Nature of waves

1. Mar 16, 2005

LightRocks

My question is regarding the nature of waves, and may be a very elementary question. Please bear with me.

I am curious as to why waves form the way that they do. If for example i were to turn on the speaker in my car, then the resulting wave that is produced is simply energy transfer through air particles. Why does the energy transfer in a wave pattern? Are the air particles actually bouncing off eachother in a pattern that resembles a wave, constantly turning up and down through the medium in which they are traveling? Is there some nature of matter that causes travel through it to propogate in a wave formation? Or does the energy transfer travel in a straight line and the wave is a way of measuring its intensity at any one point?

Thanks for any help :)

EDIT: Now that i think about it sound, light, water etc must travel through their mediums in actual wave patterns, otherwise cancellation(like in the 2 slit light experiment) wouldn't happen. Still i'm wondering why waves form the way that they do. Is a wave pattern the path of least resistance for the energy that is being transferred?

Last edited: Mar 16, 2005
2. Mar 16, 2005

Andrew Mason

To answer this question you have to look at the forces that cause motion to occur, and how those forces vary in time and over space.

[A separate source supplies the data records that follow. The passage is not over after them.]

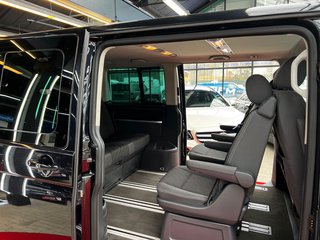 Volkswagen T5 Multivan Comfortline 2.0 TDI 140 PS DSG - photo 6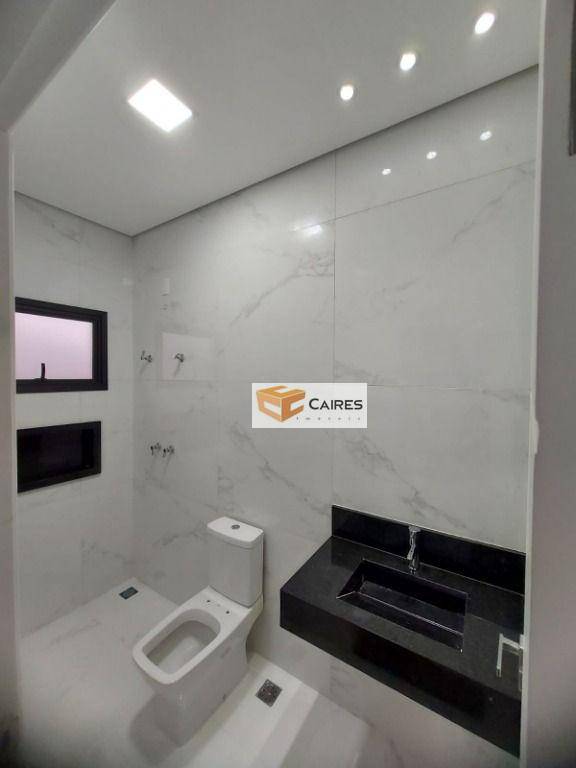 Casa de Condomínio à venda com 3 quartos, 200m² - Foto 43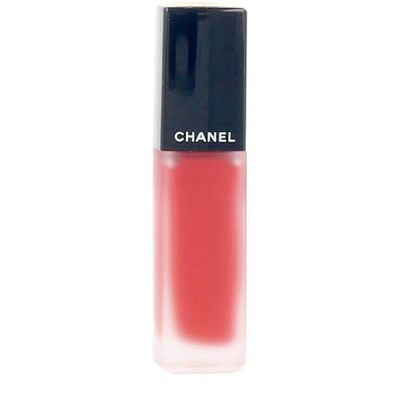 Chanel Rouge Allure Liquid Lip Lip No. 224 Passioning 6ml - Marka: Chanel - EAN: 3145891712247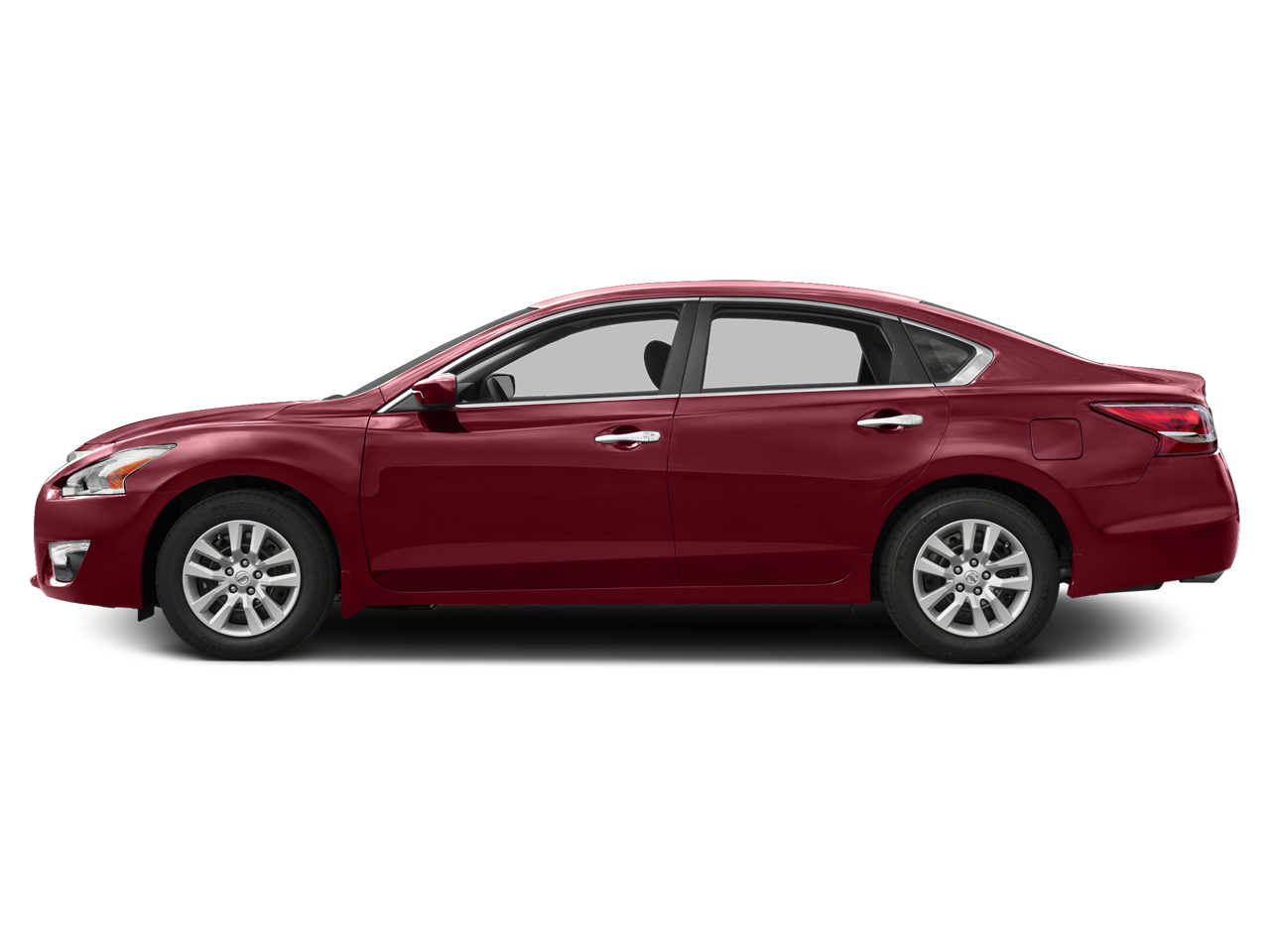 2015 Nissan Altima 2.5 S photo 3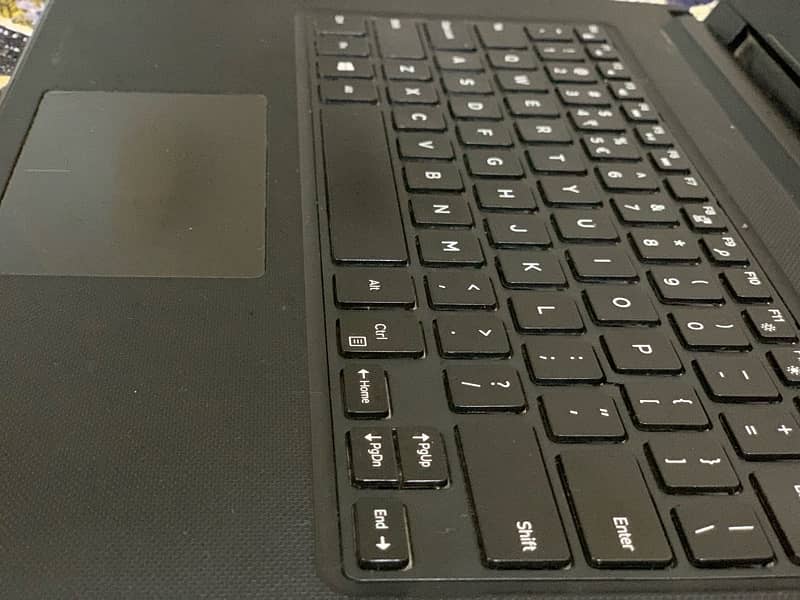 Core i7 7th generation Dell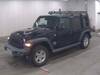 CHRYSLER JEEP WRANGLER UNLIMITED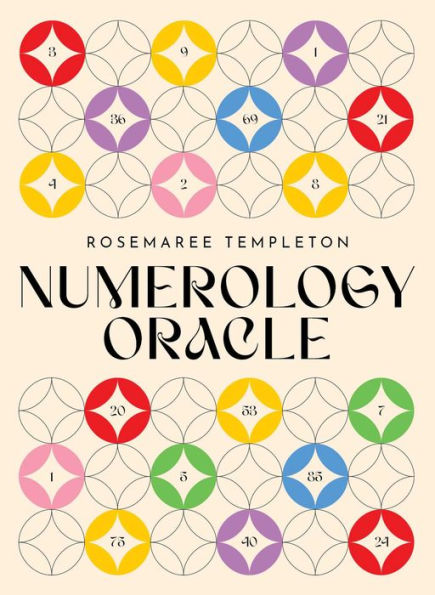 Numerology Oracle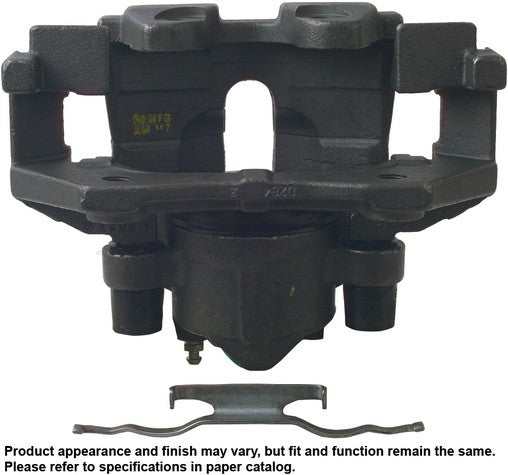 Disc Brake Caliper Cardone 19-B3117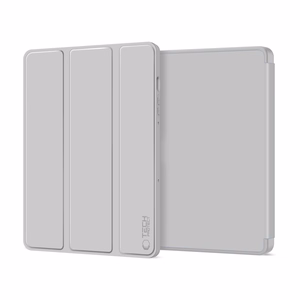 Tech-Protect SmartCase Pen Ümbris jaoks Samsung Galaxy Tab S9 11.0 / S9 FE / S10 FE / S10 Lite 10.9 X710 / X716B / X510 / X516B / X520 / X526 / X400 / X406B - Hall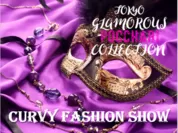 プラスサイズブランドのファッションイベント『CURVY FASHION SHOW』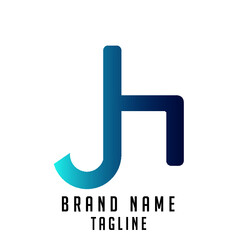 JH initials 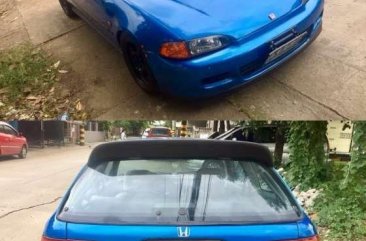 Honda Civic 1993 for sale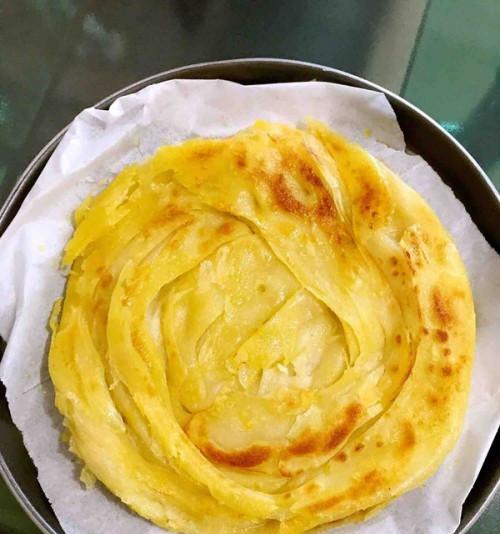 小油饼的做法是什么？如何在家轻松制作？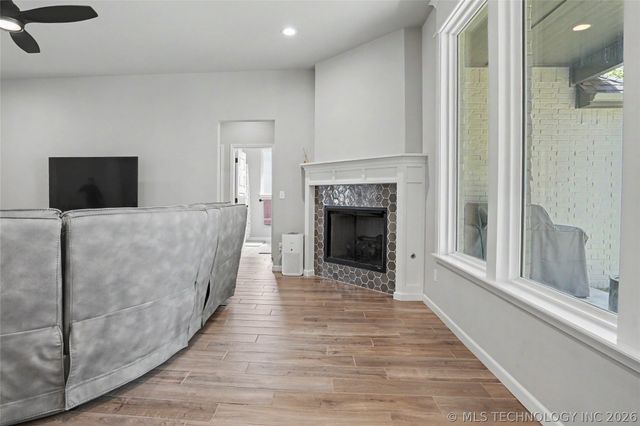 7009 E Oakland Street, Broken Arrow, OK 74014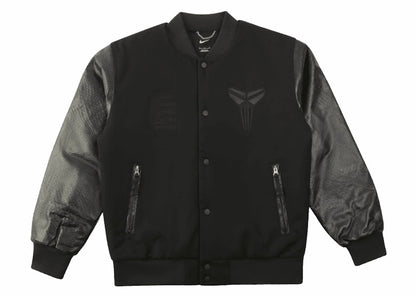 Nike Kobe Mamba Mentality Destroyer Jacket Black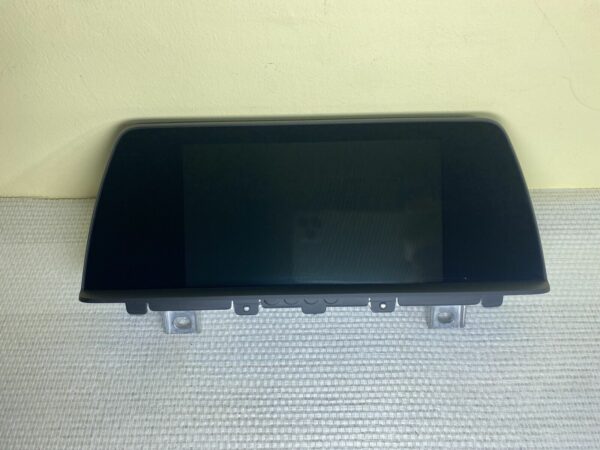 LCD Moniteur Navigation GPS BMW F20 LCI 9322121 CID 65 F23 L7 MID LL 19334-10 NA
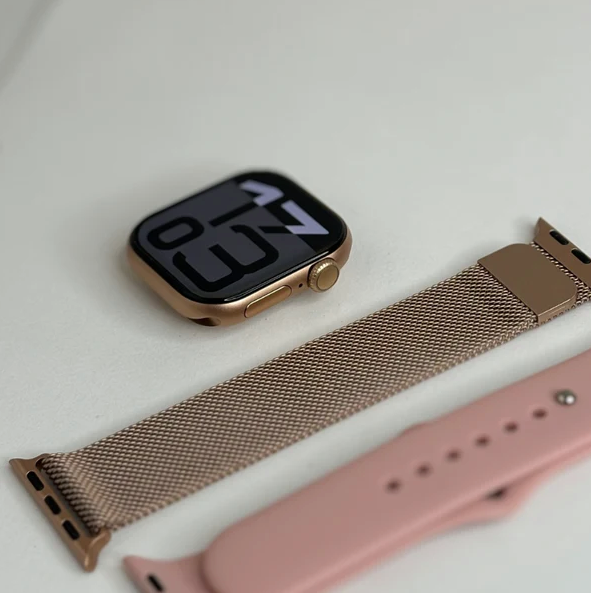 SMARTWATCH GS10 MINI + BRINDES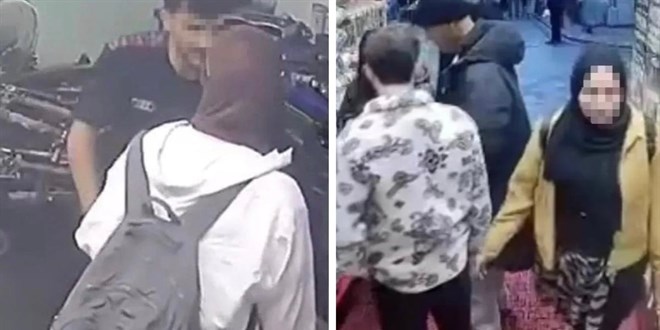 T�rkiye'nin konu�tu�u kad�n tacizci ile ilgili yeni geli�me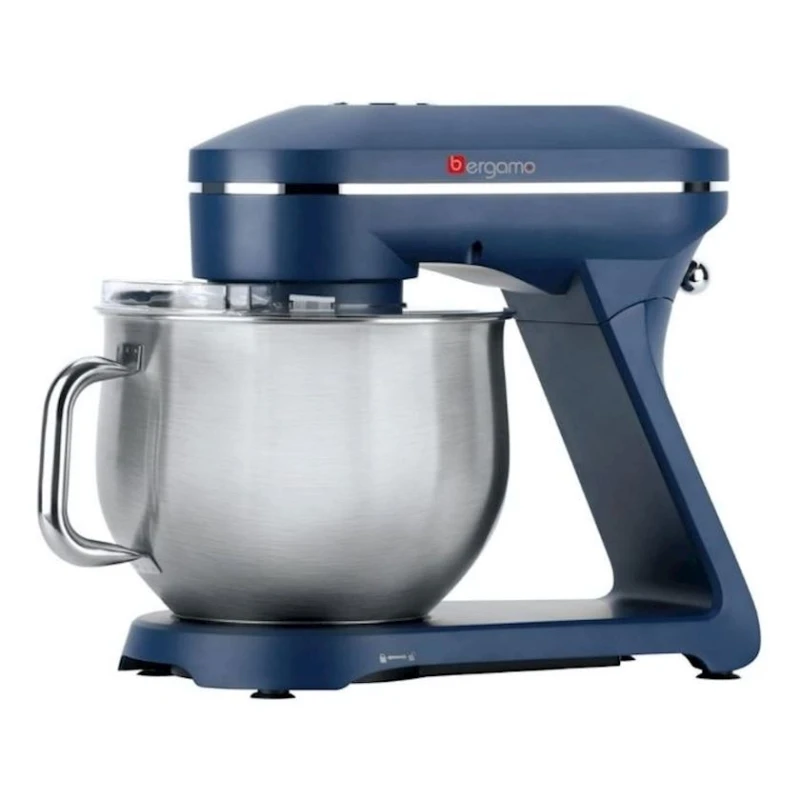 Mətbəx kombaynı Bergamo BG-SM3594SDB Mətbəx kombaynı Bergamo BG-SM3594SDB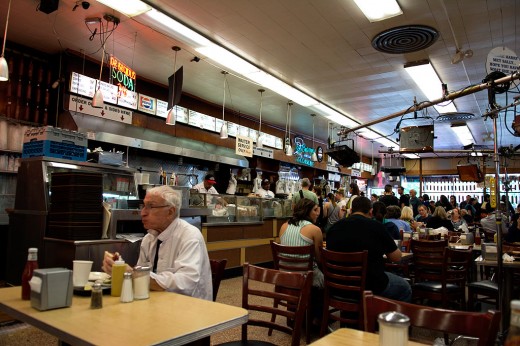 Katz's Delicatessen3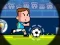 Logħba Man City Striker onlajn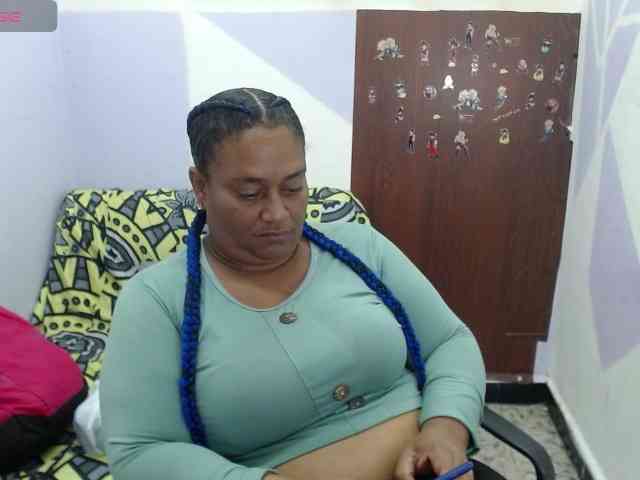 Sharonmercury webcam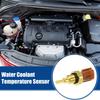ACROPIX Temperature Sensor Engine Temperature Sensor for Suzuki Compatible with Aerio 2004-2007 Number 22630AA140 1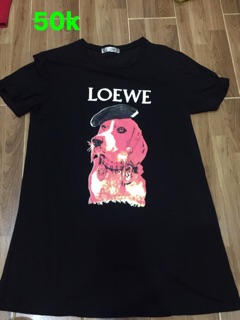 Đầm dáng xuông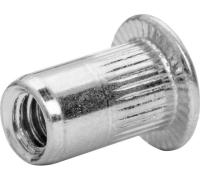 Нержавеющая заклепка RAPID R:Rivets М4 20 шт. 5000671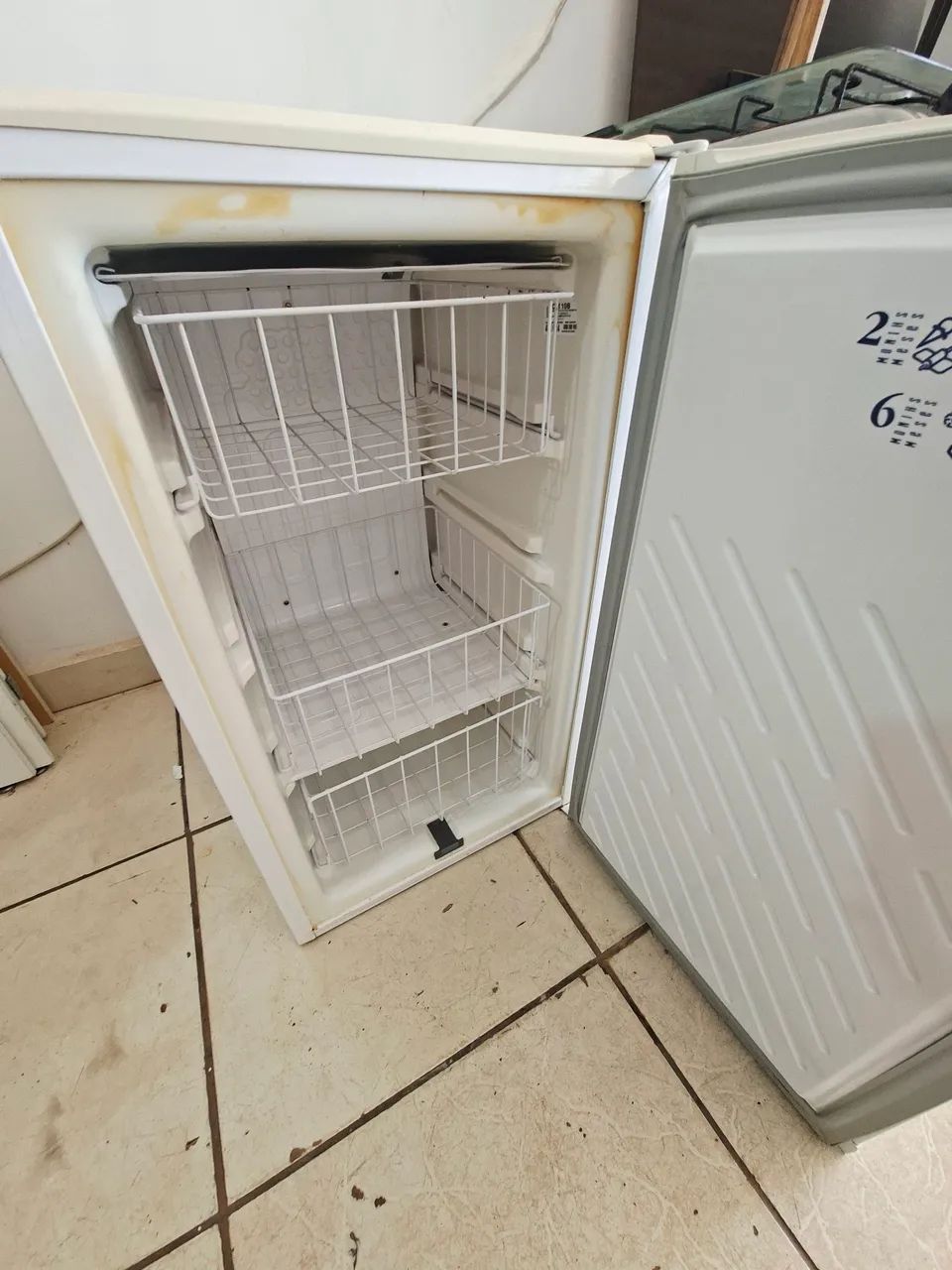 Frezer consul - Foto 5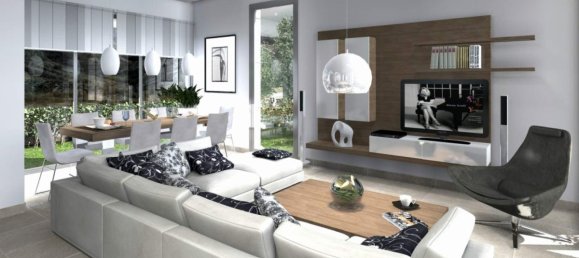 4-Zimmer Villa in Paphos, Cyprus, Nr. 24559 6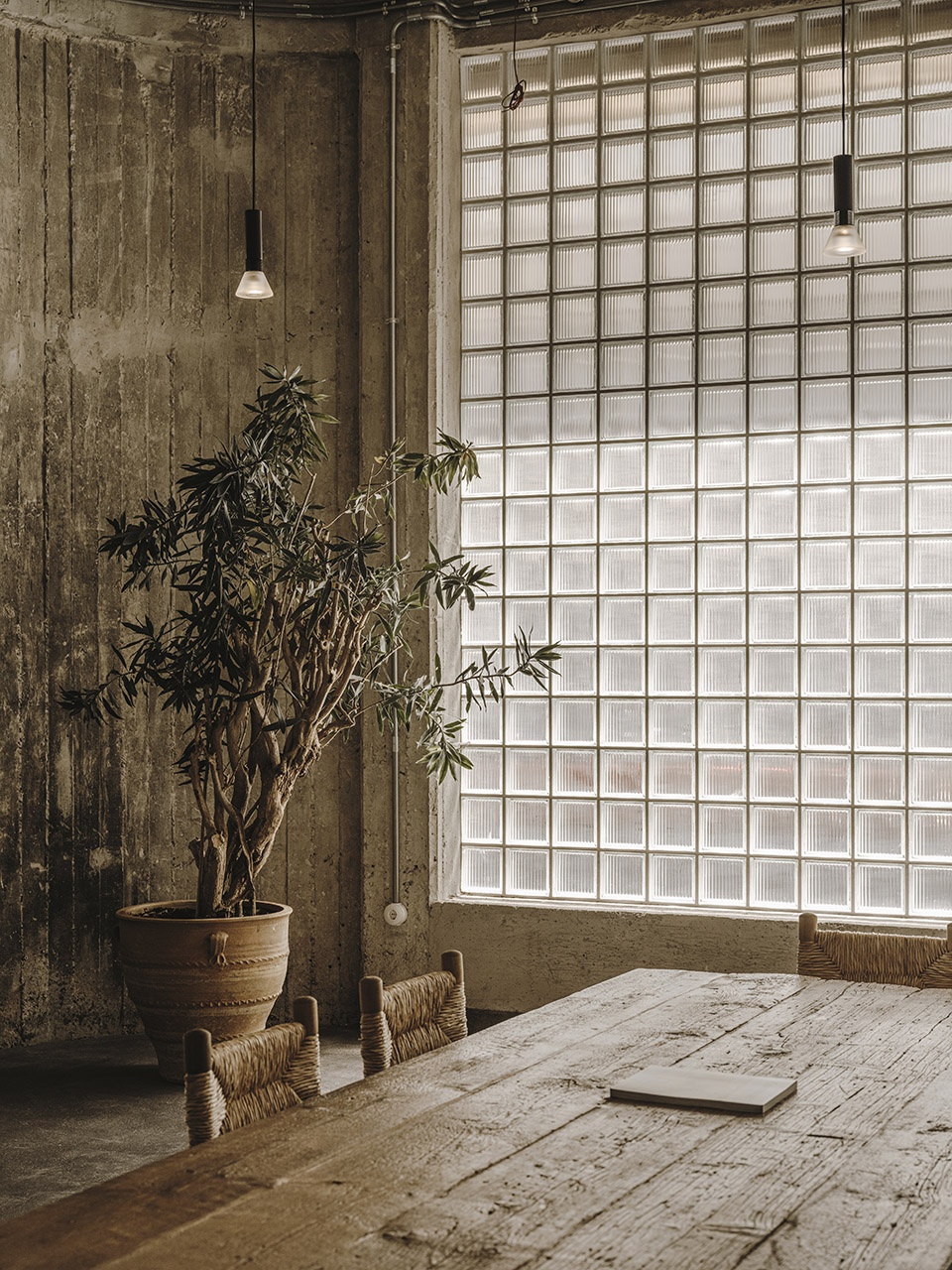 10AM Lofts Studio Andrew Trotter Gavalas Ioannidou Architecture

Energy moves in waves where there are restoring forces. If a displacement of matter gives rise to a restoring force, the matter will undergo some form of wave motion.

AM

3. Mar 16, 2005

Moose352

I'm not entirely sure, but your post seems to imply that you beleive that the particles are moving up and down to make a sine wave, like a wave on a rope. This is not how a sound wave is transmitted in air. A sound wave is a compression wave where the air particles transmit the wave by squishing together and spreading apart.

4. Mar 16, 2005

T.Roc

moose352

"spherical" would be the proper form of a sound wave, not sine. AM is saying that the "duality" of compression/expansion each acts as a restorative or causal force to create the next, larger, wave front.

TRoc

5. Mar 16, 2005

Moose352

T. Roc,

I am aware of that the sound wave is not a sine wave. That is what I was clarifying my post, as the OP seemed as though he beleive that a sound wave is like a sine wave.

Moose

6. Mar 16, 2005

LightRocks

hmm

thanks everyone, this helps to clarify it for me :)

As for electromagnetic radiation, is that different? It seems like there could be no restoring force for that, since its not just a rippling of the medium ...

7. Mar 17, 2005

Crosson

In all waves, the speed goes up with "tension" (think of a stretched string), and goes down with "inertia" (thicker strings = slower speed). The equation is like this:

$$speed = (\frac{tension}{inertia})^1/2$$

To paraphrase the achievements of J.C. Maxwell in modern notation:

The restoring force is the electric tension:

$$\frac{1}{\epsilon_0}$$ "The permitivity of free space." = 8.85*10^12

And the inertial element is the magnetic inductance:

$$\mu_0$$ "The permeability of free space". = 4*pi*10^-7

If you relate these in the way common to all waves:

$$speed = (\frac{tension}{inertia})^1/2$$

Then you calculate a speed of 300,000,000 m/s i.e. the speed of light.